It is easy to be perplexed by the language which cordless speaker manufacturers employ to explain the performance of their products. I will explain the meaning of one usually utilized specification: “signal-to-noise ratio” in order to help you make an informed choice whilst purchasing a brand new a couple of cordless speakers.
While looking for a couple of cordless speakers, you initially are going to check the cost, power amid additional fundamental criteria. Yet, after this initial choice, you are going to still have a number of models to choose from. Next you are going to concentrate more on some of the technical specs, like signal-to-noise ratio in addition to harmonic distortion. The signal-to-noise ratio is a rather essential parameter and shows how much noise or hiss the cordless speaker creates.
One technique in order to perform a straightforward assessment of the noise performance of a couple of wireless outdoor speakers reviewed at amphony.com/products/wireless-speaker.htm is to short circuit the transmitter audio input and then to crank up the cordless loudspeaker to its utmost. Next listen to the speaker. The hiss which you hear is generated by the cordless loudspeaker itself. Next compare different sets of cordless speakers according to the next rule: the smaller the level of noise, the higher the noise performance of the cordless speaker. Though, keep in mind that you should set all sets of wireless loudspeakers to amplify by the same level in order to compare different models. To help you compare the noise performance, cordless loudspeaker makers publish the signal-to-noise ratio in their wireless speaker specification sheets. Simply put, the higher the signal-to-noise ratio, the smaller the amount of noise the wireless speaker generates. There are several reasons why wireless loudspeakers are going to add some form of hiss or other unwanted signal. Transistors and resistors that are part of each modern cordless loudspeaker by nature produce noise. Typically the elements that are situated at the input stage of the built-in power amplifier are going to contribute most to the overall hiss. Therefore makers typically are going to choose low-noise components whilst developing the cordless loudspeaker amplifier input stage.

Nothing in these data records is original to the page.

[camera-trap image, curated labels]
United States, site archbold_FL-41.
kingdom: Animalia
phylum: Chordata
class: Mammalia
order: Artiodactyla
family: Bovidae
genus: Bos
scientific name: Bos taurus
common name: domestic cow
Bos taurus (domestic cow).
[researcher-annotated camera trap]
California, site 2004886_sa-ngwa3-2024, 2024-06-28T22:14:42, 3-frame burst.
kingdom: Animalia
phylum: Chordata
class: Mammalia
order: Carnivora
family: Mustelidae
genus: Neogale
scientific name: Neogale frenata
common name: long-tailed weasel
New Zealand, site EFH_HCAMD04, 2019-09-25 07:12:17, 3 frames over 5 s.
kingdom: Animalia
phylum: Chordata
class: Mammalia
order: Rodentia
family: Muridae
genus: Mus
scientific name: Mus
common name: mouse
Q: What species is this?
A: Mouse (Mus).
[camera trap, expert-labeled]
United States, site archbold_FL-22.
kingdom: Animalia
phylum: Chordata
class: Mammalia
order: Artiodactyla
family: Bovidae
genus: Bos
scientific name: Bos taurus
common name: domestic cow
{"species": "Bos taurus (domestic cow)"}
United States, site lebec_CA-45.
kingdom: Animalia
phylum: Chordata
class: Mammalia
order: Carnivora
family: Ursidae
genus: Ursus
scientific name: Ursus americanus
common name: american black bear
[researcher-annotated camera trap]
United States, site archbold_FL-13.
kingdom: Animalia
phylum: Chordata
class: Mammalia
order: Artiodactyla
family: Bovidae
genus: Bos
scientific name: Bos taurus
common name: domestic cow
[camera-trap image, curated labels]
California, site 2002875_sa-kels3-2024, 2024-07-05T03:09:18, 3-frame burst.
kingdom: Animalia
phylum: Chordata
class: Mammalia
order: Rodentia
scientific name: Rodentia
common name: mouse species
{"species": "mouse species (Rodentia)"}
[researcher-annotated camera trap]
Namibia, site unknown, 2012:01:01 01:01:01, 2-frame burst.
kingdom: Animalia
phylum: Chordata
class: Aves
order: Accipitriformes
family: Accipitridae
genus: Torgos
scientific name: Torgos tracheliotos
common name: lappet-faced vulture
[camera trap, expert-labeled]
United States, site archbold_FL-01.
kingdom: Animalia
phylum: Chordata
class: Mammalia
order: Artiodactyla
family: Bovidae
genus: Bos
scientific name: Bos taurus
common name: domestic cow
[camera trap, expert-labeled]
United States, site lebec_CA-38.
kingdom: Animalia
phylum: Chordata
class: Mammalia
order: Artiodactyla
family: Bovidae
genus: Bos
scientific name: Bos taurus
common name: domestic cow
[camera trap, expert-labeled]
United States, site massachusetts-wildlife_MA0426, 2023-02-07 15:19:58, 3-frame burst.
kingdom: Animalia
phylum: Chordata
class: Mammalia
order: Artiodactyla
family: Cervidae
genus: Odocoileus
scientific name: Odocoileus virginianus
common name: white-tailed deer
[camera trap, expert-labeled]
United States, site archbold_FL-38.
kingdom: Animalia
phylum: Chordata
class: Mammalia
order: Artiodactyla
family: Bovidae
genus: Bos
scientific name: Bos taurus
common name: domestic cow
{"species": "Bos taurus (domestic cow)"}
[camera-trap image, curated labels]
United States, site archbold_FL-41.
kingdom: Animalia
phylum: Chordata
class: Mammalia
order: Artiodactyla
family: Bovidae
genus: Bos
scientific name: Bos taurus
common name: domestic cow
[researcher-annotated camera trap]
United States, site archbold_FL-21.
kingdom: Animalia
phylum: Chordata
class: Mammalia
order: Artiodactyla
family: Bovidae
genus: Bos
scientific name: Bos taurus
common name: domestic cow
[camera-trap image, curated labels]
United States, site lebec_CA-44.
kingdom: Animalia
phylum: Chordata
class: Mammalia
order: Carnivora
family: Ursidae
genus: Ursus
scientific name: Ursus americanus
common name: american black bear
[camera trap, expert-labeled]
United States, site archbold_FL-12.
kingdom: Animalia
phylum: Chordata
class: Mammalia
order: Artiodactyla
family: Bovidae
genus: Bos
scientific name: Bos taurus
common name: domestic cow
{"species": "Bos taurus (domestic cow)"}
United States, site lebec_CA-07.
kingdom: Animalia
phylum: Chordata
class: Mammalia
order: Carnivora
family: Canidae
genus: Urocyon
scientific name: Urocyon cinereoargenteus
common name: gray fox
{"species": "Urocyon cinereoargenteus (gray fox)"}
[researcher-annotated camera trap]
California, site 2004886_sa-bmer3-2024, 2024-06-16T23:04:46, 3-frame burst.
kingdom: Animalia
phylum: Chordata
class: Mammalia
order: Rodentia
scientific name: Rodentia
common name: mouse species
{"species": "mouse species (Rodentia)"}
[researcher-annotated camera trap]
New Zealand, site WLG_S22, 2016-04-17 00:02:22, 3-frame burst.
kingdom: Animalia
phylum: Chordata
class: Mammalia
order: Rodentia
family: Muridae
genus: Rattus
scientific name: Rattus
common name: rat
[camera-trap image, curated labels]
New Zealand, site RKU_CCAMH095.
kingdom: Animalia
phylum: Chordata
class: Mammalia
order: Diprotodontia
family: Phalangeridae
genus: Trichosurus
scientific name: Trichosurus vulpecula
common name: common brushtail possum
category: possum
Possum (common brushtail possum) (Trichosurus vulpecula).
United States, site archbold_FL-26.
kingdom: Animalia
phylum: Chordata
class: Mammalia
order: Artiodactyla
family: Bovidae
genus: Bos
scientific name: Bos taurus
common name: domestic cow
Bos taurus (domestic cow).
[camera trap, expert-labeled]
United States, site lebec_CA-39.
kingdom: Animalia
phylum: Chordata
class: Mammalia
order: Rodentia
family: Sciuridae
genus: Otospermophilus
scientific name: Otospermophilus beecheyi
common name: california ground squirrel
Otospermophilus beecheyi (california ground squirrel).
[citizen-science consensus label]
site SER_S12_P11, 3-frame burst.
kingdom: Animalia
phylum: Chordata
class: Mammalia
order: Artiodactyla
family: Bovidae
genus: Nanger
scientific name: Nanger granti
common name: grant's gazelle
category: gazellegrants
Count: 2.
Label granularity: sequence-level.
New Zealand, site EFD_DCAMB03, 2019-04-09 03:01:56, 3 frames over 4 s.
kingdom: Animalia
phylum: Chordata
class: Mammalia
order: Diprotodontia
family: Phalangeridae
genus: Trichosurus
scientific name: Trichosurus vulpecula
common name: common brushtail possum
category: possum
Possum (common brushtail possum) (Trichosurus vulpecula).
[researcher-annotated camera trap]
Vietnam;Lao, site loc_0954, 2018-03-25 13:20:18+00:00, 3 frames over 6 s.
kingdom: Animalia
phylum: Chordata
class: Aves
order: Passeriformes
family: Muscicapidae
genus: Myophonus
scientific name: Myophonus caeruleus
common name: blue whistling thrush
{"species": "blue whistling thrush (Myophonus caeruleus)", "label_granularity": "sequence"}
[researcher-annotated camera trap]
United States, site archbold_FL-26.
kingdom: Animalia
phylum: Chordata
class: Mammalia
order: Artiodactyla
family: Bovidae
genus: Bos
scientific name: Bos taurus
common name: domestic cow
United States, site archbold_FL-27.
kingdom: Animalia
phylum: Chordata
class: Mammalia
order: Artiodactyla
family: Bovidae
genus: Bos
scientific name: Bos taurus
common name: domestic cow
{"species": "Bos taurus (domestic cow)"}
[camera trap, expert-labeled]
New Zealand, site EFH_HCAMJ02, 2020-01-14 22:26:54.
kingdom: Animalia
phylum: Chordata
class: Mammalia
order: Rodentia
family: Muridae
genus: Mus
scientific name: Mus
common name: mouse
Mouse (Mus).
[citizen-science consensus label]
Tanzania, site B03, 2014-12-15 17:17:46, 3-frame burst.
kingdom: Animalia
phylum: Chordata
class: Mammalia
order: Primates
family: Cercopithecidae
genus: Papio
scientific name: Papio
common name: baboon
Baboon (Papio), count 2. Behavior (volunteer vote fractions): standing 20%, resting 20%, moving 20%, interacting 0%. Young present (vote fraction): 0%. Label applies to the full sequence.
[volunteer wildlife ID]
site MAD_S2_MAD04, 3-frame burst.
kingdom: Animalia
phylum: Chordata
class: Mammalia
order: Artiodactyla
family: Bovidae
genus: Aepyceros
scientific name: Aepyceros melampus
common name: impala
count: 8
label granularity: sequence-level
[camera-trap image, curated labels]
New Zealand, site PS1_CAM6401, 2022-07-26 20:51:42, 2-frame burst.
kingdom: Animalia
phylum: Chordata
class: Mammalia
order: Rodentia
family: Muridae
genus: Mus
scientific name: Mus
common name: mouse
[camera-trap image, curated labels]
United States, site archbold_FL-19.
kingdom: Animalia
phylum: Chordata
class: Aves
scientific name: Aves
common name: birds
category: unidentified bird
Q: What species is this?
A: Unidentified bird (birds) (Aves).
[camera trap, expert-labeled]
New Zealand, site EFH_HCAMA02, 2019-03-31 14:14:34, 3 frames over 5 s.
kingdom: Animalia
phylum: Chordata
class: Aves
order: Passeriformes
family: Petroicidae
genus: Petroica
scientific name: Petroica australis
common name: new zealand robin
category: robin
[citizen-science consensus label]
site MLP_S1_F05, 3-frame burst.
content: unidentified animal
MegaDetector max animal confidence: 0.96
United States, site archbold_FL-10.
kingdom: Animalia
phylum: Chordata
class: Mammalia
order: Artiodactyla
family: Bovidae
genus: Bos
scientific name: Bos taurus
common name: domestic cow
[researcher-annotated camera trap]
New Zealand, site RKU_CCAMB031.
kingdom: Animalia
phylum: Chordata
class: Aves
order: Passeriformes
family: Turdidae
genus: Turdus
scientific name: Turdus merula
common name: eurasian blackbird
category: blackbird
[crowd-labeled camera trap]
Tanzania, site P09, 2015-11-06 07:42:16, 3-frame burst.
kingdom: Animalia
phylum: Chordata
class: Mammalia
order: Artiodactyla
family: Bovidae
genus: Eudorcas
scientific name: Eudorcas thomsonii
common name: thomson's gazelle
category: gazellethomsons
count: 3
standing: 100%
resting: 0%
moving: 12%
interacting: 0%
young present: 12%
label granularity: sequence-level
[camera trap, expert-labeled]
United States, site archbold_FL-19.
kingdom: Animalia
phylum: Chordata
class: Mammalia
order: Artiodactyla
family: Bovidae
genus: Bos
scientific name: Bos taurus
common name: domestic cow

The cordless broadcast itself also causes hiss which is most noticable with types that use FM transmission at 900 MHz. Other cordless transmitters will interfer with FM type transmitters and bring about additional hiss. Therefore the signal-to-noise ratio of FM type cordless speakers varies depending on the distance of the speakers from the transmitter in addition to the level of interference. To avoid these problems, newer transmitters employ digital audio broadcast and typically transmit at 2.4 GHz or 5.8 GHz. This kind of audio broadcast provides better signal-to-noise ratio than analog style transmitters. The level of noise is dependent on the resolution of the analog-to-digital converters as well as the quality of other components. Many latest wireless speakers have built-in power amps that incorporate a wattage switching stage that switches at a frequency around 500 kHz. This switching frequency is also hiss that is part of the amplified signal. On the other hand, recent wireless speakerspecifications normally only consider the noise between 20 Hz and 20 kHz. The most common technique for measuring the signal-to-noise ratio is to pair the wireless speaker to a gain which permits the maximum output swing. Next a test tone is input into the transmitter. The frequency of this tone is generally 1 kHz. The amplitude of this signal is 60 dB below the full scale signal. Then, only the noise in the range of 20 Hz and 20 kHz is considered. The noise at different frequencies is eliminated via a filter. Next the amount of the noise energy in relation to the full-scale output power is computed and shown in decibel. Time and again the signal-to-noise ratio is expressed in a more subjective method as “dbA” or “A weighted”. This method was developed with the knowledge that human hearing perceives noise at different frequencies differently. Human hearing is most perceptive to signals around 1 kHz. However, signals below 50 Hz and higher than 13 kHz are hardly noticed. The A-weighted signal-to-noise ratio is usually higher than the unweighted ratio and is shown in the majority of wireless speaker spec sheets.